ЗАДАНИЕ - Напечатайте без изменений часть фрагмента об Александре Македонском: всё, что идёт от слов «Уже в древней» и ниже вплоть до слов «его греко-македонским окружением.».

ФРАГМЕНТ ТЕКСТА -
+ + + +

Уже в древней историографии (у Плутарха) отмечалась мелкая, но очень показательная деталь: в адресные формулы своих писем Александр перестал вопреки греческому обыкновению вводить благопожелание адресату. Эта грубость, конечно, задевала тех, кто получал такие послания. Исключение Александр делал только для двух человек: Антипатра, которого боялся, и афинского политического деятеля Фокиона, которого высоко ценил и старался привлечь на свою сторону. Возмущение вызывало и обожествление Александра, также создавшее глубокую пропасть между ним и его греко-македонским окружением.

Как бы то ни было, в армии Александра появились недовольные. Даже среди ближайших друзей Александра далеко не все следовали его примеру. Так, если Гефестион одобрял царя и, как и Александр, изменил образ жизни, то Кратер, занявший примерно с середины 220 г. место, ранее принадлежавшее Пармениону, подчеркнуто сохранял верность “отеческим” обычаям. Кратер, видимо, вообще не желал бездумно следовать за Александром, хотя и считал своим долгом поддерживать носителя власти; вот почему последний говаривал, что Гефестион — друг Александра, а Кратер — друг царя.

Само собой разумеется, среди македонской аристократии были не только недовольные: многие приближенные царя из верхнемакедонской знати в целом его поддерживали, тогда как выходцы из Нижней Македонии были настроены враждебно. В этом сказывалось, очевидно, стремление верхнемакедонцев, занимавших при дворе второстепенные позиции, воспользоваться моментом и оттеснить нижнемакедонскую знать, издавна окружавшую царя. Александр, власть которого нижнемакедонская верхушка пыталась ограничить, естественно, видел в ее врагах своих ближайших союзников.

Александр, в общем, был хорошо осведомлен о настроениях своих солдат и командного состава, и это внушало ему глубокую тревогу. Он не постеснялся даже подвергнуть перлюстрации письма своих “друзей”, чтобы разузнать их образ мыслей. И все же известие о заговоре Александр воспринял как гром среди ясного неба.

Как был раскрыт заговор против Александра Македонского

Заговор обнаружился вследствие чрезмерной болтливости одного из участников, некоего Димна, открывшего тайну его существования своему возлюбленному Никомаху. Желая покрасоваться перед Никомахом, Димн поведал ему, что через три дня Александр будет убит и в этом замысле принимает участие он сам вместе со смелыми и знатными мужами. Угрозами и уговорами Димн добился от перепуганного Никомаха обещания молчать и присоединиться к заговору. Однако сразу же после встречи с Димном Никомах отправился к своему брату Кебалину и все ему рассказал.

+ + + +

ДАННЫЕ -
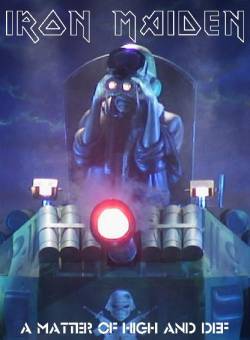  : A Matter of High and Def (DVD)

+ + + +

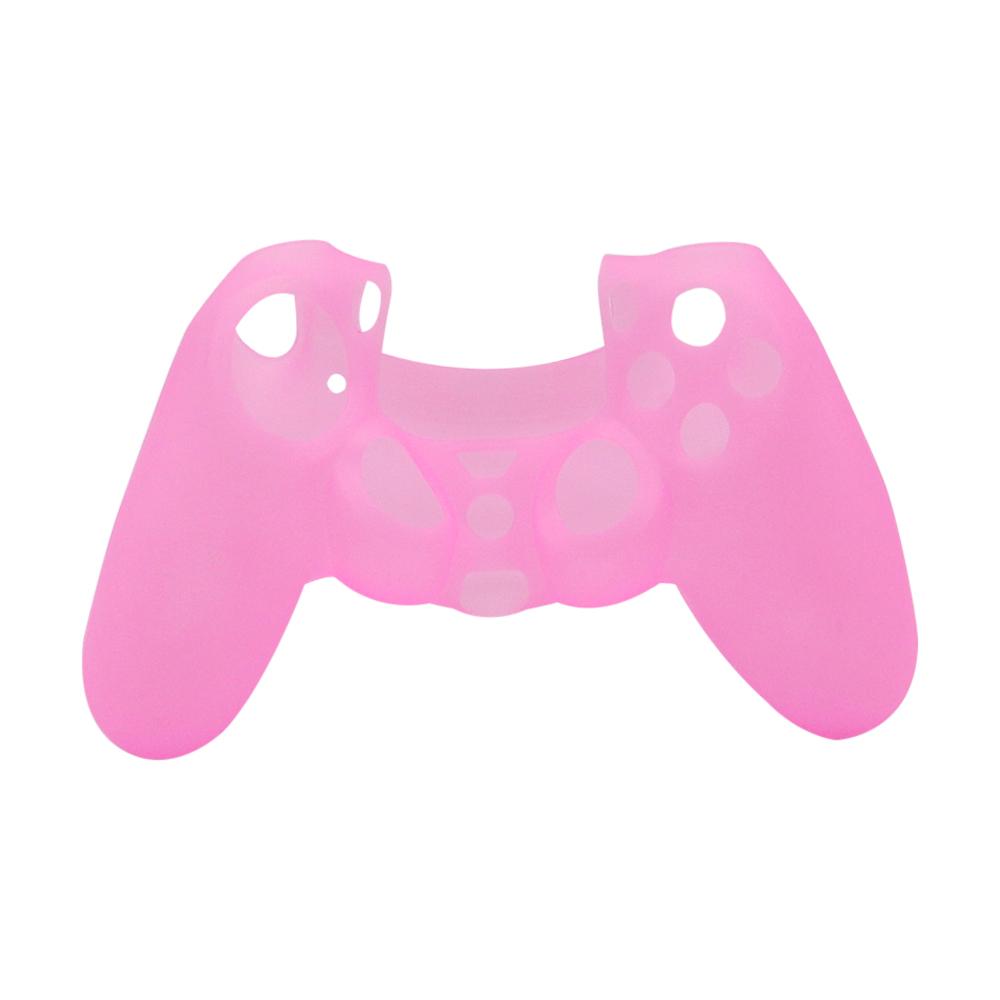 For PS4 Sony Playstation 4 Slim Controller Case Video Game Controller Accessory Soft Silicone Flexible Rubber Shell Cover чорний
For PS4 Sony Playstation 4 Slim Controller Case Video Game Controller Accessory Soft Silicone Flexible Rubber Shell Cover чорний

+ + + +

ВАШ ОТВЕТ -
Уже в древней историографии (у Плутарха) отмечалась мелкая, но очень показательная деталь: в адресные формулы своих писем Александр перестал вопреки греческому обыкновению вводить благопожелание адресату. Эта грубость, конечно, задевала тех, кто получал такие послания. Исключение Александр делал только для двух человек: Антипатра, которого боялся, и афинского политического деятеля Фокиона, которого высоко ценил и старался привлечь на свою сторону. Возмущение вызывало и обожествление Александра, также создавшее глубокую пропасть между ним и его греко-македонским окружением.